— SET TASK —
Count the lines in the rows below that contain the word "black". Reply with the number alone.

— A block of data —

┌──

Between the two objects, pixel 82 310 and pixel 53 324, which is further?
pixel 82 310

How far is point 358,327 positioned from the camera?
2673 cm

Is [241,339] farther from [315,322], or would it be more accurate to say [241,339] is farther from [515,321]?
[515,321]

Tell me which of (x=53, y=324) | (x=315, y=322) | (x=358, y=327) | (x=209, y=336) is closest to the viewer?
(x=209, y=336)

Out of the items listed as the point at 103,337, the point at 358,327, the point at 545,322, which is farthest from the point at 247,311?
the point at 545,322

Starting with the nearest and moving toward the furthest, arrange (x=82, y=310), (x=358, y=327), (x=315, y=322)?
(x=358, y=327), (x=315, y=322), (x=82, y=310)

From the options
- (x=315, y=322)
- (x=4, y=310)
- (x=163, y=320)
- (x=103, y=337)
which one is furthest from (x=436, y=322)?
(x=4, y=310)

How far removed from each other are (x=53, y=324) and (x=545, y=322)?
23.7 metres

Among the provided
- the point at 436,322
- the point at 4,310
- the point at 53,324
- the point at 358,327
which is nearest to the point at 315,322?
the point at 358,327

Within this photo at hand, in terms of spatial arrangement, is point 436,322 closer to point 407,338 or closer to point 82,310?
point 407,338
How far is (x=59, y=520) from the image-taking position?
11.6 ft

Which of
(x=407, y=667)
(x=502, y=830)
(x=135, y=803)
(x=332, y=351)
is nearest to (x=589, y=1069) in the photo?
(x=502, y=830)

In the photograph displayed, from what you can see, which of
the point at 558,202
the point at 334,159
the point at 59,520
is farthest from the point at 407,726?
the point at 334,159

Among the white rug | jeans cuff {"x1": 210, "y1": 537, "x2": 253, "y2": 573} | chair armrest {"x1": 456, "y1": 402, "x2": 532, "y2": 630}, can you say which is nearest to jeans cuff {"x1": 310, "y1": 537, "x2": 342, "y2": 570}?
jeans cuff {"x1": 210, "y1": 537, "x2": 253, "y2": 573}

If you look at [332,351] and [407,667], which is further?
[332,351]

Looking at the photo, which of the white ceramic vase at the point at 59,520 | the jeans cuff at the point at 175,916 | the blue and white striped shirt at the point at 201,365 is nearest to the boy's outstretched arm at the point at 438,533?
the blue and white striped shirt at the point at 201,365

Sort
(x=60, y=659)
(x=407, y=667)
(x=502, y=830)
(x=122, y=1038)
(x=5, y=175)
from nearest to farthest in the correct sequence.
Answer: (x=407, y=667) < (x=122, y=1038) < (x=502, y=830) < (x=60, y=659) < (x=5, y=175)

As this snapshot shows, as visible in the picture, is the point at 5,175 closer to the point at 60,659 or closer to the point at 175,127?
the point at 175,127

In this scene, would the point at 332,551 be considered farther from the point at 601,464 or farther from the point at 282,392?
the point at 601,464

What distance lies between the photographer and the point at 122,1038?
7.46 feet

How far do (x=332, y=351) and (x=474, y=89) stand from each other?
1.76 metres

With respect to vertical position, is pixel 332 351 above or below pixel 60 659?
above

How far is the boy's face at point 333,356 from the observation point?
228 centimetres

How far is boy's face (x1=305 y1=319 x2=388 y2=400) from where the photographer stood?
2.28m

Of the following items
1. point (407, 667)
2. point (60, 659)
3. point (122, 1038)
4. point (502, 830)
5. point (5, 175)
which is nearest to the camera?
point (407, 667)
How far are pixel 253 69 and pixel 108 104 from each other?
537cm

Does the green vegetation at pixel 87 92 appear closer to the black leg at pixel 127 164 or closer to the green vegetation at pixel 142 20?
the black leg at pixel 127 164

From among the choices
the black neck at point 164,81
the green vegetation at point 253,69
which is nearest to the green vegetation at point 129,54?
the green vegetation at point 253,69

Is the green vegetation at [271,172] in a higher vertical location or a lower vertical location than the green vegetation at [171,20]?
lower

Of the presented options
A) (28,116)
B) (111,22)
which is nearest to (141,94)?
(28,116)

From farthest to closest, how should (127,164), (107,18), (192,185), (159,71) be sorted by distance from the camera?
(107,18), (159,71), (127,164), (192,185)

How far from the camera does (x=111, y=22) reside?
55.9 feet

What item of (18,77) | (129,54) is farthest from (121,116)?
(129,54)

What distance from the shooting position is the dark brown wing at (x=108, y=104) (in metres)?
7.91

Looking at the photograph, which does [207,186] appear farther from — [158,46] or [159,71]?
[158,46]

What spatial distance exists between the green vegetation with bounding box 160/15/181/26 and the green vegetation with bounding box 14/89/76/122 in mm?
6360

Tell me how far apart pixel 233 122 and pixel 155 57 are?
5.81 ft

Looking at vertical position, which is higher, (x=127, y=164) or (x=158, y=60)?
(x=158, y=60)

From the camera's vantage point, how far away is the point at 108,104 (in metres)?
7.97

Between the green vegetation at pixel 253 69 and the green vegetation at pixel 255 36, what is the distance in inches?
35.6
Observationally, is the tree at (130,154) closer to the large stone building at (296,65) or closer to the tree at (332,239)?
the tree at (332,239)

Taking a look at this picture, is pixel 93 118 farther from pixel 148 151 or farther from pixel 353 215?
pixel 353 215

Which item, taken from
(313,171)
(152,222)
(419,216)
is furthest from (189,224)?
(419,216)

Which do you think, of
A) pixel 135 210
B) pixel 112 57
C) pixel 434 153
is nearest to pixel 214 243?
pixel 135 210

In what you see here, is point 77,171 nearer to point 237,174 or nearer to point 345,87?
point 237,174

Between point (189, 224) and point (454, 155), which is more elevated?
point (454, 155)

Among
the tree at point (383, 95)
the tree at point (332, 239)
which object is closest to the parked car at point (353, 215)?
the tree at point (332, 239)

└──

— OUTPUT BELOW —
3